SELECTED PASSAGE: Begin

Monday, October 10, 2011

Spouses are often the first to notice effects of PTSD




Spouses are often the first to notice effects of PTSD

Posted: October 10, 2011
By Timothy J. Gibbons
Three days into Tony’s tour as a guard at a detention facility in Iraq, the first mortar attack came.

Pulling on every piece of protective equipment he could find, Tony rushed to a bunker. Inside: two soldiers, in shorts and helmets, shrugging off the entire thing. Outside: an airman sat playing a guitar, oblivious to his surroundings.

“It was surreal,” Tony said.

He got to talk to his wife a few days later, but communication system problems cut the conversations short.

“He never got to tell me what happened,” said his wife, Michelle. “I’m glad he didn’t.”

Michelle still hasn’t heard about some of Tony’s experiences, things she can’t understand for want of having lived through them.

SELECTED PASSAGE: End
DATASET CONTENT: Begin

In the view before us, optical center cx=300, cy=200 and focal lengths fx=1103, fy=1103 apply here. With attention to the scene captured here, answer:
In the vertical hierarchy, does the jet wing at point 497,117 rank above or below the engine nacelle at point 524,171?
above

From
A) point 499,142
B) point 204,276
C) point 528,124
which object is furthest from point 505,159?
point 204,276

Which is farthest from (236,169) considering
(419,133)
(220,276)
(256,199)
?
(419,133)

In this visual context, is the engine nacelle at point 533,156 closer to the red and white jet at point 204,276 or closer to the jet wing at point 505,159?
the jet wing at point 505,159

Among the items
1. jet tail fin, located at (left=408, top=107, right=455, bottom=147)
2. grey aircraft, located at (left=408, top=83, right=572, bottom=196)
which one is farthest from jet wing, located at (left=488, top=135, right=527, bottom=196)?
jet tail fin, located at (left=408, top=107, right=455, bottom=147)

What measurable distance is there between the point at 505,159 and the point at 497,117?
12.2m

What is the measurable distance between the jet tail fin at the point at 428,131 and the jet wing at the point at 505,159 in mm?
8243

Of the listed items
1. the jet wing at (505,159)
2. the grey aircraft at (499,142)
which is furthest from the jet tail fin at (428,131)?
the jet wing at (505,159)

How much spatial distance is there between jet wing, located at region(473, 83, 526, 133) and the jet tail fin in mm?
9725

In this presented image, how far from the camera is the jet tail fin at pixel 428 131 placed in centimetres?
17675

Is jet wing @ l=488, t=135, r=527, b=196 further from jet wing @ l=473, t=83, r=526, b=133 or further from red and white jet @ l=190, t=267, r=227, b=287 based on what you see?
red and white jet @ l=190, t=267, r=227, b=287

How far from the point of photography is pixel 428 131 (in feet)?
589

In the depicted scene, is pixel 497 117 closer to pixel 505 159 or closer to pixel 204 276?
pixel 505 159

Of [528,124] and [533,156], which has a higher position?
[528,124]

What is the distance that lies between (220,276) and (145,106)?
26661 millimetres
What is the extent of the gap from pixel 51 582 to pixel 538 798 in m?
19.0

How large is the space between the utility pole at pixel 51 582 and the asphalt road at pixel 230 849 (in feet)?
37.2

DATASET CONTENT: End

## REQUIRED TASKS
(a) Please rewrite the paragraph of the article on spouses and PTSD that begins "Pulling on every piece" as a short list, keeping its main facts.
(b) Resume the article on spouses and PTSD after its final sentence and carry the account forward.

## ANSWERS TO THE PROBLEMS
(a)
- Tony put on every piece of protective equipment he could find and rushed to a bunker.
- Inside were two soldiers in shorts and helmets, shrugging off the whole thing.
- Outside, an airman sat playing a guitar, oblivious to his surroundings.

(b)
That’s a common refrain from the spouses of those with post-traumatic stress disorder, who have to deal with the aftermath of a situation utterly alien to most of their lives in addition to the normal relationship stresses of being apart for months or a year.

The Times-Union is not using last names at the subjects’ request, to protect their privacy.

Wives are often the ones who notice symptoms, said Ken Harwood, a civilian psychologist who oversees several therapy groups at Jacksonville Navy Hospital, including the one Tony is in.

“They immediately see he’s different,” he said about wives welcoming husbands back, “[he’s] highly irritable, numb, isolating himself in his room.

“They feel they just got their man back, and he’s broken.”